**Data excerpts**
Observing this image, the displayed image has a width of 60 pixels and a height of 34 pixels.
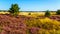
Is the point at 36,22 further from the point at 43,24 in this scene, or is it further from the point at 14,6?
the point at 14,6

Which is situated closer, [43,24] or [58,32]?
[58,32]

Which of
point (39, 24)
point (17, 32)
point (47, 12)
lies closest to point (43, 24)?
point (39, 24)

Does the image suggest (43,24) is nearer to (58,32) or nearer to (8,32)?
(58,32)

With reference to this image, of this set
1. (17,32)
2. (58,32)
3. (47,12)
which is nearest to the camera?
(17,32)

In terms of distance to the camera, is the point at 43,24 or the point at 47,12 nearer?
the point at 43,24

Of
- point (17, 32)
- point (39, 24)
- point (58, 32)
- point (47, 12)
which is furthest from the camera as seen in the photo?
point (47, 12)

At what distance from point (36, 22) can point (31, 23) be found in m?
0.84

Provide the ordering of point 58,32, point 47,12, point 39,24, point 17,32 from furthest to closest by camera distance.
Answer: point 47,12 < point 39,24 < point 58,32 < point 17,32

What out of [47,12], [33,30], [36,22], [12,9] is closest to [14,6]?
[12,9]

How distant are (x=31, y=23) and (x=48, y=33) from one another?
605 centimetres

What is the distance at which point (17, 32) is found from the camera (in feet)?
57.2

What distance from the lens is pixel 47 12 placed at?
70562 millimetres

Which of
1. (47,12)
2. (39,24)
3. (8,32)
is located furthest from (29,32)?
(47,12)

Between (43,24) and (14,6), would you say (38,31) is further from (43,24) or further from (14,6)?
(14,6)
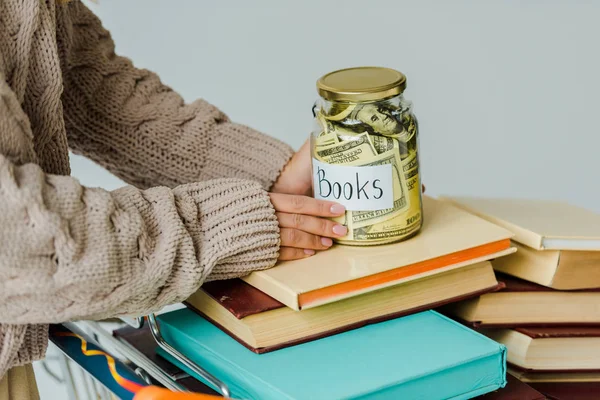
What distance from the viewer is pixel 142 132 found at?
40.8 inches

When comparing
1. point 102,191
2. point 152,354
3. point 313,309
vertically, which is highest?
point 102,191

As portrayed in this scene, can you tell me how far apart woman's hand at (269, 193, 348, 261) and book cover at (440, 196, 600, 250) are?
0.62ft

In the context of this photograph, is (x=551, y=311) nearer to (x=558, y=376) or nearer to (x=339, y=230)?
(x=558, y=376)

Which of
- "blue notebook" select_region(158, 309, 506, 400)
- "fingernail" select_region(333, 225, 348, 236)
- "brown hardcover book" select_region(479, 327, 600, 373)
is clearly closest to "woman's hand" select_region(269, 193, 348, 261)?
"fingernail" select_region(333, 225, 348, 236)

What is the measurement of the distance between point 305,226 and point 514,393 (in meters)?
0.25

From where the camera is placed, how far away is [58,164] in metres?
0.88

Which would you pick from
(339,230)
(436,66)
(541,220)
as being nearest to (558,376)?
(541,220)

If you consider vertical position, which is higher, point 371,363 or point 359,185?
point 359,185

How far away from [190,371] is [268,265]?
13cm

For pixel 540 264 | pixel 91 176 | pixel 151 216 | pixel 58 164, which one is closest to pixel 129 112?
pixel 58 164

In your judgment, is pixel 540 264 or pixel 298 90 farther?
pixel 298 90

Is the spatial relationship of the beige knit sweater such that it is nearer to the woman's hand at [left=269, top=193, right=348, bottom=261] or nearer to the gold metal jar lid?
the woman's hand at [left=269, top=193, right=348, bottom=261]

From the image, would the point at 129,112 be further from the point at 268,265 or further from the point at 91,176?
the point at 91,176

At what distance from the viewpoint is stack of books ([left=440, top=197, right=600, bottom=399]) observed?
86 cm
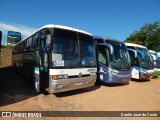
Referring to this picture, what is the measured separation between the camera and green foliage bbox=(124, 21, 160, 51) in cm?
3821

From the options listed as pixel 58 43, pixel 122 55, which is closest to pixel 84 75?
pixel 58 43

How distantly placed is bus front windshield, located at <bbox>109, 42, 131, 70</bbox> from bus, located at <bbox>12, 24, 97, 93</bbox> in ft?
6.35

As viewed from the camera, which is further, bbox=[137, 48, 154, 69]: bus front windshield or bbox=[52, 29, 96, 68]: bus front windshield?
bbox=[137, 48, 154, 69]: bus front windshield

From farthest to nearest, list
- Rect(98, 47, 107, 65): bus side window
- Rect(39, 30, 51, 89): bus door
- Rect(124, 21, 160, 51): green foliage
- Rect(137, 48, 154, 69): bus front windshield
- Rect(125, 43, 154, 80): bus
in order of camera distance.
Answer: Rect(124, 21, 160, 51): green foliage
Rect(137, 48, 154, 69): bus front windshield
Rect(125, 43, 154, 80): bus
Rect(98, 47, 107, 65): bus side window
Rect(39, 30, 51, 89): bus door

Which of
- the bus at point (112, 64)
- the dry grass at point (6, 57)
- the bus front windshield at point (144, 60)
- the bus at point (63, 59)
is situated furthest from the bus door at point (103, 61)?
the dry grass at point (6, 57)

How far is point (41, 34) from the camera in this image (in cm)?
753

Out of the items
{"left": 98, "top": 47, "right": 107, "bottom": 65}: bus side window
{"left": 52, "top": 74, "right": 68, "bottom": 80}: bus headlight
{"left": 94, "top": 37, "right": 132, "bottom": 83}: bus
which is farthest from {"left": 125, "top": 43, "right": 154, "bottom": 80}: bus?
{"left": 52, "top": 74, "right": 68, "bottom": 80}: bus headlight

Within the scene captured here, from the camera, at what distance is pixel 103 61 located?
31.7 ft

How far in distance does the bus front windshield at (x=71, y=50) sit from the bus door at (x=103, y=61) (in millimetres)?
1660

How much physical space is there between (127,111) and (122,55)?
4.98 meters

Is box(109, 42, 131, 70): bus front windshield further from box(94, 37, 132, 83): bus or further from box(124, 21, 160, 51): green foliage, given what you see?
box(124, 21, 160, 51): green foliage

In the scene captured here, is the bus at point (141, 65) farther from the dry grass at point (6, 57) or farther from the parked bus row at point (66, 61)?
the dry grass at point (6, 57)

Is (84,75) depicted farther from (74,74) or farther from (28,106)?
(28,106)

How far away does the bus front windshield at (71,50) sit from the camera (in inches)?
251
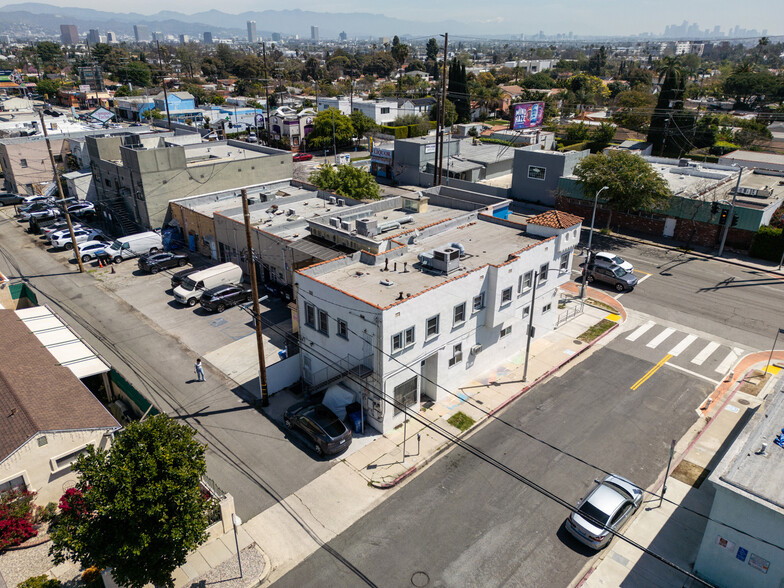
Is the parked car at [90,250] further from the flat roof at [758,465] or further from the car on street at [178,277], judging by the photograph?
the flat roof at [758,465]

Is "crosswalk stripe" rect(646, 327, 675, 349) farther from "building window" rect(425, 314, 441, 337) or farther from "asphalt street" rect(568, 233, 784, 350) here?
"building window" rect(425, 314, 441, 337)

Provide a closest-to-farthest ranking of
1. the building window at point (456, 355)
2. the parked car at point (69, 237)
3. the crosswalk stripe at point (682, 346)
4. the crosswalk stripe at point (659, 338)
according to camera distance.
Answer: the building window at point (456, 355)
the crosswalk stripe at point (682, 346)
the crosswalk stripe at point (659, 338)
the parked car at point (69, 237)

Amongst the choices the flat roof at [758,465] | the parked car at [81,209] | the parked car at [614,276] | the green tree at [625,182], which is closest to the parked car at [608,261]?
the parked car at [614,276]

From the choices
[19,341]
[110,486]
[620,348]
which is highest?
[110,486]

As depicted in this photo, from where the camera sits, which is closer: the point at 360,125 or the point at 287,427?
the point at 287,427

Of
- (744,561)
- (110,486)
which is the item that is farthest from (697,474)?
(110,486)

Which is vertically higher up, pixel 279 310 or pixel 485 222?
pixel 485 222

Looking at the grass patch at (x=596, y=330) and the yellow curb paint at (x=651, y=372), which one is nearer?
the yellow curb paint at (x=651, y=372)

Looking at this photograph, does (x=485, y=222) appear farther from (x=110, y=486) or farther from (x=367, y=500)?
(x=110, y=486)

**Aim of the exercise**
Reproduce the lines of the material from the one containing "At what distance from point" through the one containing "Answer: point 47,12", inclusive, with "ordering" swapped for "ranking" and nothing else altered.

**Finished answer**
At what distance from point (36, 22) can point (31, 23) be found in m?
0.84

Provide the ranking of point 58,32, point 47,12, point 39,24, point 17,32 from furthest to closest by camera distance.
Answer: point 47,12 < point 39,24 < point 58,32 < point 17,32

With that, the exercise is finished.